L'Inizio

Il 1872, è l’anno della “rinascita” di Valle di Pompei, perché proprio “i primi di ottobre del 1872 Bartolo Longo “pose piede in questo piano luttuoso”.
Il disegno divino si dischiuse, infatti, agli occhi del Beato proprio in quell’ anno, quando avvenne, egli scrive, che “la procella dell’ animo mi bruciava il cuore più che ogni altra volta, e m’ infondeva una tristezza cupa e poco men che disperata”.

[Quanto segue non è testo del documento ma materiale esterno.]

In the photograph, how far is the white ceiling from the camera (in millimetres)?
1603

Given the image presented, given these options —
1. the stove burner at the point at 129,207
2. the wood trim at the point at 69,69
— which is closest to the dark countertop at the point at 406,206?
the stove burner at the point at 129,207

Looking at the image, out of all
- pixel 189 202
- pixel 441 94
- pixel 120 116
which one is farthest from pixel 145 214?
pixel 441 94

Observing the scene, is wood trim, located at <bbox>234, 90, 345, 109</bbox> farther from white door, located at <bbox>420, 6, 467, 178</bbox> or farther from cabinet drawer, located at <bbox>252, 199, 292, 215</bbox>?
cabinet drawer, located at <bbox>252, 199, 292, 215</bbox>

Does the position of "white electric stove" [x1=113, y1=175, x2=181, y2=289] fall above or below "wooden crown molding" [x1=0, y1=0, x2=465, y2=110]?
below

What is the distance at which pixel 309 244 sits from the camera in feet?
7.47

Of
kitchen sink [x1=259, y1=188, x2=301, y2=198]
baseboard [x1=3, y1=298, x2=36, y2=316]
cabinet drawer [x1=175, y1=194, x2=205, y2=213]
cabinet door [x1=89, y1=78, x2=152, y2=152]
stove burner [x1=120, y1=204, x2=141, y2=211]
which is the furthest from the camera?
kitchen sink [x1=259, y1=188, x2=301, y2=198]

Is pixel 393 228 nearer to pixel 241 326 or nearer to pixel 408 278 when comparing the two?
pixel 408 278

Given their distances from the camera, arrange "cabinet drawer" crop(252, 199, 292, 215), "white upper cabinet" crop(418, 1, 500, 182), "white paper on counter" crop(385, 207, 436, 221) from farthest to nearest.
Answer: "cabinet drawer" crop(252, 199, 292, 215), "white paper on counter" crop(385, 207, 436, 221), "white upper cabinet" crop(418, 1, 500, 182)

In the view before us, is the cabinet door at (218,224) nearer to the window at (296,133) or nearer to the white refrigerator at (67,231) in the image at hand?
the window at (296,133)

Ecco, questa data non apre un capitolo di storia, ma segna l’inizio di tutta la storia pompeiana.
Dal 1872 al 1884 Valle di Pompei cambia fisionomia grazie all’ ingegno di Bartolo Longo.
Egli operava seguendo gli insegnamenti ricevuti dal buon Padre Radente O.P. e dal francescano Padre Ludovico da Casoria. Al posto della vecchia cadente chiesetta del Salvatore, viene edificato un Tempio (1876) attorno al quale si sviluppa una nuova forma di vita attiva. Gli abitanti, queglei stessi che soffrivano per i disagi ambientali, perché luogo malsano dove imperava il brigantaggio, ora respirano un’aria di libertà e di agio dovuto al repentino sviluppo della cittadella mariana.
Avvenne che “il numero dei bambini che passasse l’ intera mattinata e il pomeriggio all’ ombra del Santuario s’aumentava di continuo” e così Bartolo Longo avvertì l’ esigenza di accoglierli in tre sale che costruì, appositamente, in contiguità del Santuario.
Vennero così istituiti gli Asili Infantili che, insieme agli oratori, accoglievano questi piccoli valpompeiani e dove si insegnava loro il catechismo. L’opera si mostrò efficace e necessaria e fu inaugurata, alla presenza di uomini illustri del patriziato napoletano, prelati e numerosi visitatori, il 6 novembre 1886.